The recent California appellate decision in Alper v. Rotella begins by noting that “four business partners had a dispute that ultimately led to a nine-day arbitration hearing. During the hearing, the arbitrator openly took pain medications. After the arbitrator issued a final ruling, the two losing partners filed a petition in the trial court to vacate the arbitration award. They alleged—for the first time—that the arbitrator was ‘unable to properly perceive the evidence or . . . unable to properly conduct the proceeding.’”
With evidence that was, at best, inconclusive as to any impairment–the victors, of course, asserted that “[the arbitrator] interjected with pointed questions, paid full attention, heard and ruled on motions and objections. He held numerous proceedings before, during and after the arbitration, and considered briefings and argument at each stage of the process,” and even the losing party submitted a letter from a physician asserting a professional opinion that “a dose of Percocet, on its own, does not generate sufficient impairment immediately after taking it, in the experienced user”–the court refused to set aside the award.
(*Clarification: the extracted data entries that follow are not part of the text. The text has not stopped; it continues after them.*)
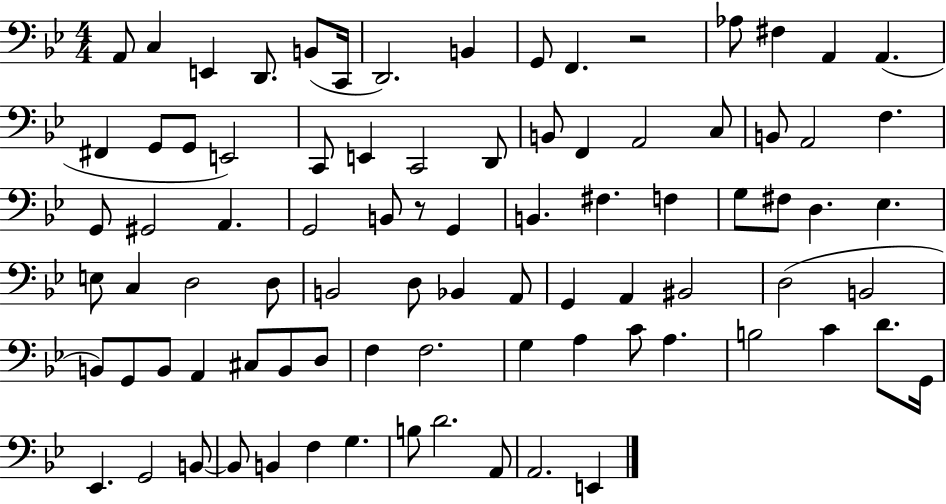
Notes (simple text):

A2/e C3/q E2/q D2/e. B2/e C2/s D2/h. B2/q G2/e F2/q. R/h Ab3/e F#3/q A2/q A2/q. F#2/q G2/e G2/e E2/h C2/e E2/q C2/h D2/e B2/e F2/q A2/h C3/e B2/e A2/h F3/q. G2/e G#2/h A2/q. G2/h B2/e R/e G2/q B2/q. F#3/q. F3/q G3/e F#3/e D3/q. Eb3/q. E3/e C3/q D3/h D3/e B2/h D3/e Bb2/q A2/e G2/q A2/q BIS2/h D3/h B2/h B2/e G2/e B2/e A2/q C#3/e B2/e D3/e F3/q F3/h. G3/q A3/q C4/e A3/q. B3/h C4/q D4/e. G2/s Eb2/q. G2/h B2/e B2/e B2/q F3/q G3/q. B3/e D4/h. A2/e A2/h. E2/q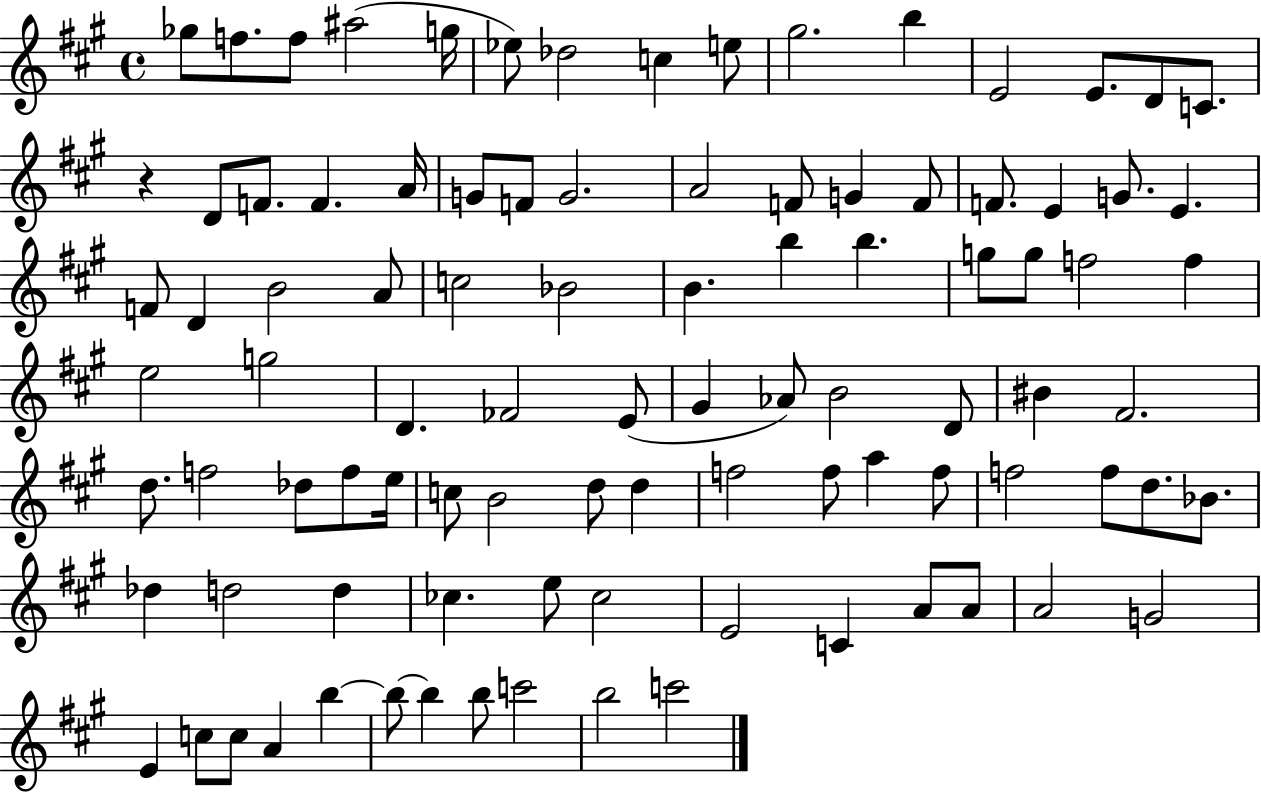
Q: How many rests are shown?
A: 1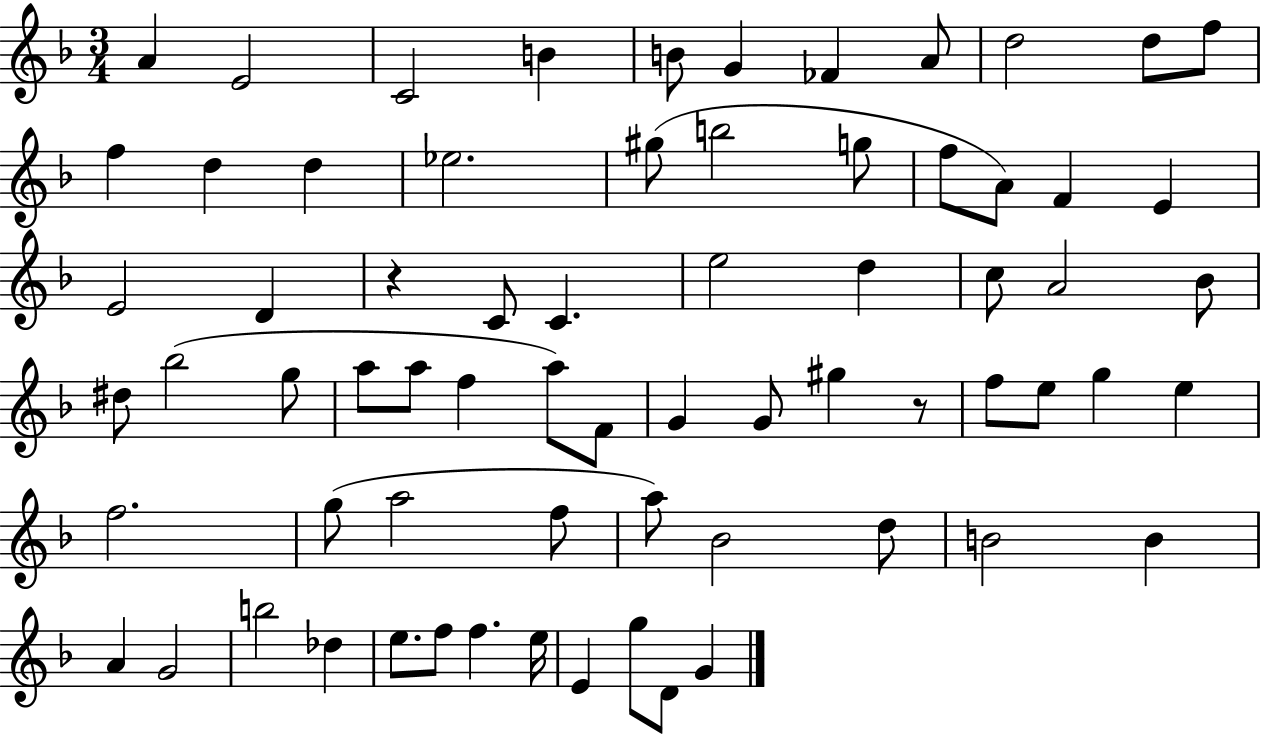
X:1
T:Untitled
M:3/4
L:1/4
K:F
A E2 C2 B B/2 G _F A/2 d2 d/2 f/2 f d d _e2 ^g/2 b2 g/2 f/2 A/2 F E E2 D z C/2 C e2 d c/2 A2 _B/2 ^d/2 _b2 g/2 a/2 a/2 f a/2 F/2 G G/2 ^g z/2 f/2 e/2 g e f2 g/2 a2 f/2 a/2 _B2 d/2 B2 B A G2 b2 _d e/2 f/2 f e/4 E g/2 D/2 G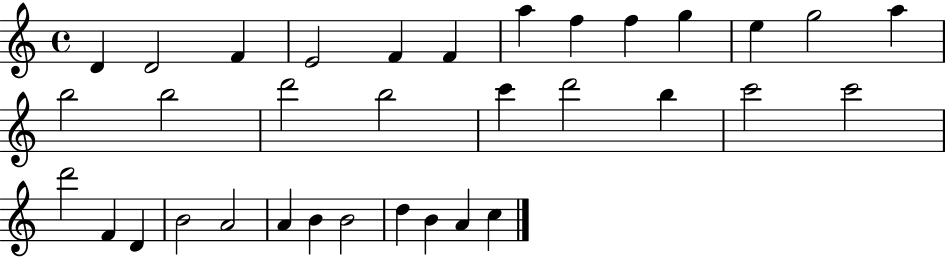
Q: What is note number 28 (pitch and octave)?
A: A4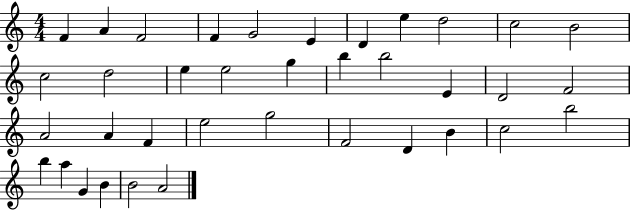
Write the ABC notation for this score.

X:1
T:Untitled
M:4/4
L:1/4
K:C
F A F2 F G2 E D e d2 c2 B2 c2 d2 e e2 g b b2 E D2 F2 A2 A F e2 g2 F2 D B c2 b2 b a G B B2 A2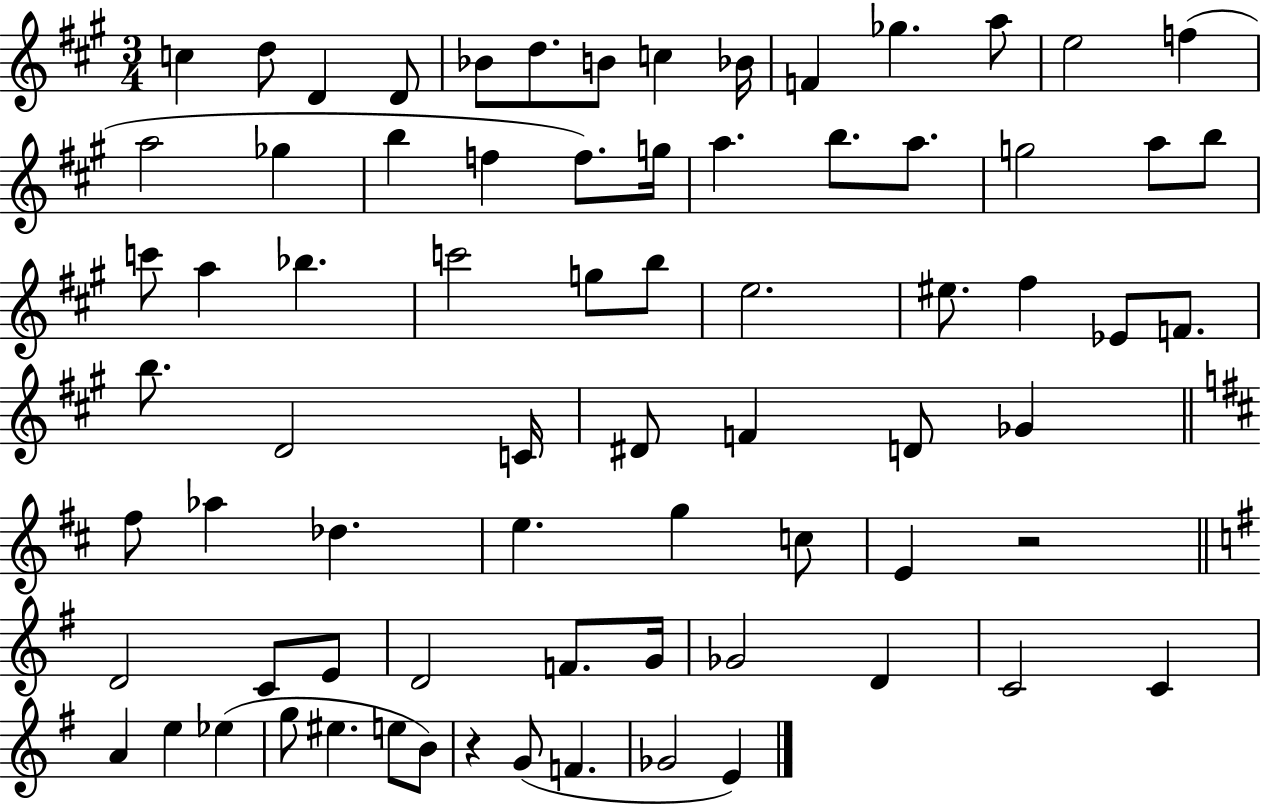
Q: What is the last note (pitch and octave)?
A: E4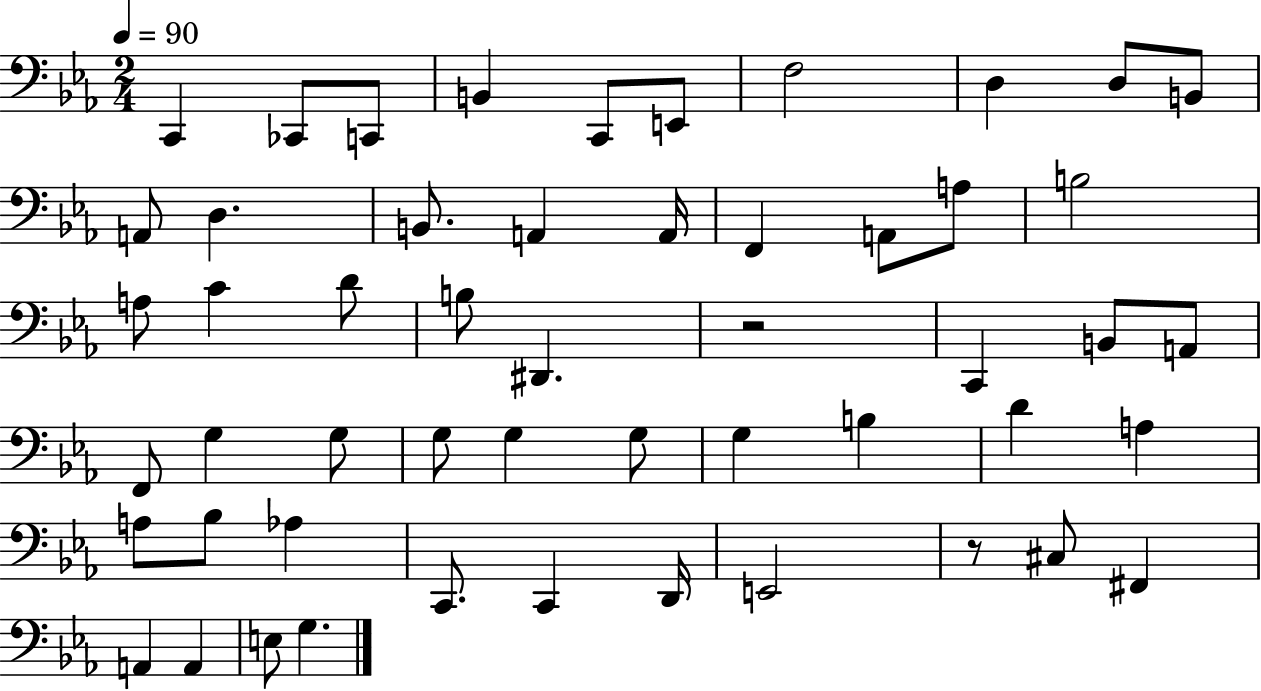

The court focused on the loser’s full awareness that the arbitrator admittedly and openly was taking pain killers due to a recent injury, and raised no issue of alleged impairment until after receiving an adverse result. Indeed, the victor’s counsel asserted in a declaration that “I spoke to [plaintiffs’] counsel frequently during breaks in the arbitration, and before and after the arbitration itself. We discussed a myriad of topics and issues, ranging from case related to where to have dinner. Never once did Plaintiffs, Mr. Bailey or Mr. Hargan come close to express any concern or observation to me regarding [the arbitrator’s] competency or ability to be impartial. Nor did I ever observe Plaintiffs or their counsel express concern to [the arbitrator] directly or ask him if he was okay.”